§ **Page**:

===============

Fed Up, Katie Couric’s new documentary about the
impact of sugar on Americans, particularly children, is now playing in
Cleveland. JMac and I checked it out
last weekend. If you can’t get to see it
at a theater near you, I recommend dropping it in the Netflix queue. Unfortunately, it confirmed everything I have
learned over the last six months about sugar.
The movie opens with the premise that short-sighted and incomplete science has led us down a path of low-fat, processed foods. However, when fat is removed from a food, the food tastes bad. So, the manufactured food companies have replaced the fat with sugar and sugar substitutes to make it palatable and encourage consumption. The problem? Sugar (in all of its various, fifty-six forms, including “sugar-free” substitutes) wreaks havoc on your metabolic system and entire digestive process. No fat? No feeling of satiety. You eat even more and the process continues. And through it all, the edible product companies make gazillions of dollars off your downward spiral into sickness. The rise in obesity can be correlated to the introduction and growth of these low-fat, high sugar foods in the 1970’s.

===============

§ **Information shown**:

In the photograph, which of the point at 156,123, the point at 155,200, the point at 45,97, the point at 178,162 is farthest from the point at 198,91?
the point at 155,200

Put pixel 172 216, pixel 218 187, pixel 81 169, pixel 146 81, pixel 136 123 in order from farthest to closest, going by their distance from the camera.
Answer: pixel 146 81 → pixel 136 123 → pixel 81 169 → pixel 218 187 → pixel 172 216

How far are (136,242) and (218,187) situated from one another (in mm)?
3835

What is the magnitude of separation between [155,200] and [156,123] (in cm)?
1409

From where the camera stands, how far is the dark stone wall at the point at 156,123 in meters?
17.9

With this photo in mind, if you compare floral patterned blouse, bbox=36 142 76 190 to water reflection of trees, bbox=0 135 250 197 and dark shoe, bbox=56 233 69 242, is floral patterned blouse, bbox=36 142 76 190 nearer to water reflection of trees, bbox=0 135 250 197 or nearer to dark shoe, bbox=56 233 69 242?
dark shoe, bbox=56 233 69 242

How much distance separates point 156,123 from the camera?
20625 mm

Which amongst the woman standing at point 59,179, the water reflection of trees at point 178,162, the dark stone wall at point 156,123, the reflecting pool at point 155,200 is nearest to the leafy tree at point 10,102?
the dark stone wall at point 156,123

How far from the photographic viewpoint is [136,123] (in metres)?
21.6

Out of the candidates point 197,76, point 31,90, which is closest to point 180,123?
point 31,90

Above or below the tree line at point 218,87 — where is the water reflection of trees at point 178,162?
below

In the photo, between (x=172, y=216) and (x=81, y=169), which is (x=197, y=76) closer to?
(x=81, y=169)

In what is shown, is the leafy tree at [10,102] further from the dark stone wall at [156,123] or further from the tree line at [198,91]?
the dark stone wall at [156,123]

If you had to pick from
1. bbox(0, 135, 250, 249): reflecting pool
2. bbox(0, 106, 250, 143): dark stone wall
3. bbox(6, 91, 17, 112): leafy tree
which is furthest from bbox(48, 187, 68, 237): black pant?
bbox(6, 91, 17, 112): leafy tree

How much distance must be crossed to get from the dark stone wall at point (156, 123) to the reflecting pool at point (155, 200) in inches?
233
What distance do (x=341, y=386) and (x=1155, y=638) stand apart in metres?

===============

§ **Instructions**:
1) List every number that appears in the review of Fed Up, whether written in digits or in words.
2) Carry on the review of the sugar documentary Fed Up from where it stops.

§ **Responses to the exercise**:
1)
- six (as in "six months")
- fifty-six (as in "fifty-six forms")
- 1970's

2)
In addition to the general notion of how and why we are becoming metabolically broken, two other points in the movie stood out to me. First, children are deliberately being targeted. (Think of all of those edible product commercials during children’s television programming). Other countries around the world have put limits on what types of “food” commercials can be shown during children’s programs. But there is no such regulation in the United States. The manufactured food industry has managed to stall all attempts by Congress to regulate this. The industry has also managed to interrupt Mrs. Obama’s Let’s Move campaign, which started as diet-focused, and turn it into a campaign for children’s exercise. Also, having graduated in the near Paleolithic era of 1994, I was shocked to see how much school lunches have changed in the last twenty years. Fast food and processed food have taken over our children’s schools. Pizza Hut and McDonald’s are feeding our kids. Does that even seem right? In an effort to save money, cut costs and find alternative sources of revenue, our schools invite them to provide “food.” But while this may solve a short-term funding situation, how much is this costing our society in the end?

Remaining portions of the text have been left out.